Leitsatz (amtlich)
Selbständige Kostenentscheidungen im Sinne des § 473 Abs. 1 S. 1, Abs. 2 S. 1 StPO, die nach Zurücknahme einer Revision erlassen werden, können nicht mit der sofortigen Beschwerde angegriffen werden. Ist in einem solchen Falle aber die von Gesetzes wegen zu treffende Auslagenentscheidung unterblieben, so kann diese von Amts wegen oder auf - nicht fristgebundenen - Antrag hin gemäß § 33a S. 1 StPO unter dem Gesichtspunkt der Verletzung rechtlichen Gehörs nachgeholt werden.
Tenor
Der Beschluss des Landgerichts Verden - 12. kleine Strafkammer - vom 6. Oktober 2011 wird dahingehend ergänzt, dass die Landeskasse auch die notwendigen Auslagen des Angeklagten im Revisionsverfahren zu tragen hat.
Gründe
Durch Beschluss vom 6. Oktober 2011 (vgl. Bl. 90 Bd. II d.A.) hat das Landgericht Verden - 12. kleine Strafkammer - der Landeskasse "die Kosten der Revision" auferlegt, nachdem die Staatsanwaltschaft Verden ihre Revision vom 7. Juli 2011 (vgl. BI. 59 Bd. II d.A.) gegen das Urteil des Landgerichts Verden - 12. kleine Strafkammer - vom 6. Juli 2011 (vgl. BI. 70 ff. Bd. II d.A.) mit Verfügung vom 15. September 2011 (vgl. Bl. 83 Bd. 11 d.A.) zurückgenommen hatte. Dabei wurde übersehen, der Landeskasse gemäß § 473 Abs. 2 5. 1 StPO auch die notwendigen Auslagen des Angeklagten aufzuerlegen, sodass es insoweit an einer Kostengrundentscheidung, auf deren Grundlage der Angeklagte seine notwendigen Auslagen geltend machen könnte, fehlt. Das Rechtsmittel der - fristgebundenen - sofortigen Beschwerde nach § 464 Abs. 3 S. 1 Hs. 1 StPO stand dem Angeklagten gegen die unterlassene Auslagenentscheidung vorliegend nicht zu, weil § 464 Abs. 3 S. 1 Hs. 2 StPO die sofortige Beschwerde für unzulässig erklärt, wenn eine Anfechtung der Hauptentscheidung durch den Beschwerdeführer nicht statthaft ist.
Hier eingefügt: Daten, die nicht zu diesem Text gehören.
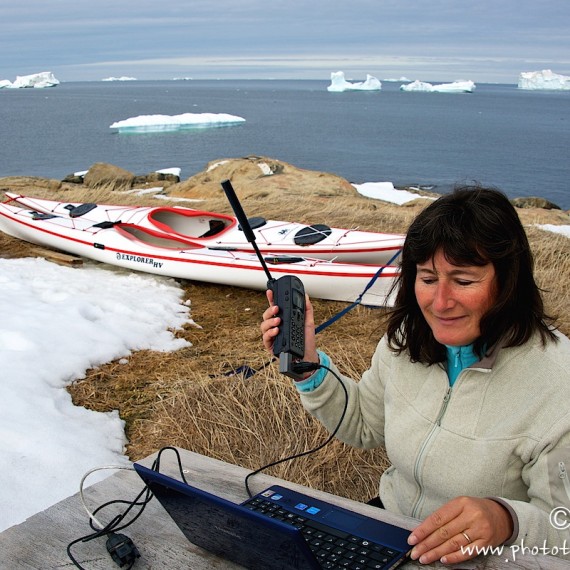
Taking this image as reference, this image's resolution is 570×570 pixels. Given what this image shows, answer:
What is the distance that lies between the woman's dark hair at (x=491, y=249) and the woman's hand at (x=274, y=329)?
342 mm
Dies bedeutet, dass selbständige Kostenentscheidungen im Sinne des § 473 Abs. 1 S. 1, Abs. 2 S. 1 StPO, die nach Zurücknahme einer Revision erlassen werden, nicht mit der sofortigen Beschwerde angegriffen werden können (vgl. Gieg in: Hannich (Hrsg.), Karlsruher Komm. zur StPO, 6. Aufl., 2008, § 464 Rdnr. 8). Ist in einem solchen Falle aber die von Gesetzes wegen zu treffende Auslagenentscheidung unterblieben, so kann diese von Amts wegen oder auf - nicht fristgebundenen - Antrag hin gemäß § 33a S. 1 StPO unter dem Gesichtspunkt der Verletzung rechtlichen Gehörs nachgeholt werden (vgl. Meyer-Goßner, StPO, 54. Aufl., 2011, § 464 Rdnr. 12; OLG Zweibrücken, Beschl. v. 4. Dezember 2009, Az. 1 Ws 244/09, ≪[...]≫ Rdnr. 3 m. w. Nachw.; a.A. indes OLG Oldenburg, Beschl. v. 2. März 2006, Az. 1 Ws 123/06, ≪[...]≫ Rdnr. 6). Für eine Anwendung des § 33a S. 1 StPO spricht dabei im vorliegenden Falle auch (und anders als in der Konstellation, die der Entscheidung des OLG Oldenburg zugrunde lag), dass dem Angeklagten nach der Zurücknahme der Revision der Staatsanwaltschaft und vor Erlass des unvollständigen Kostenbeschlusses - soweit aus der Akte ersichtlich - tatsächlich kein rechtliches Gehör gewährt worden ist.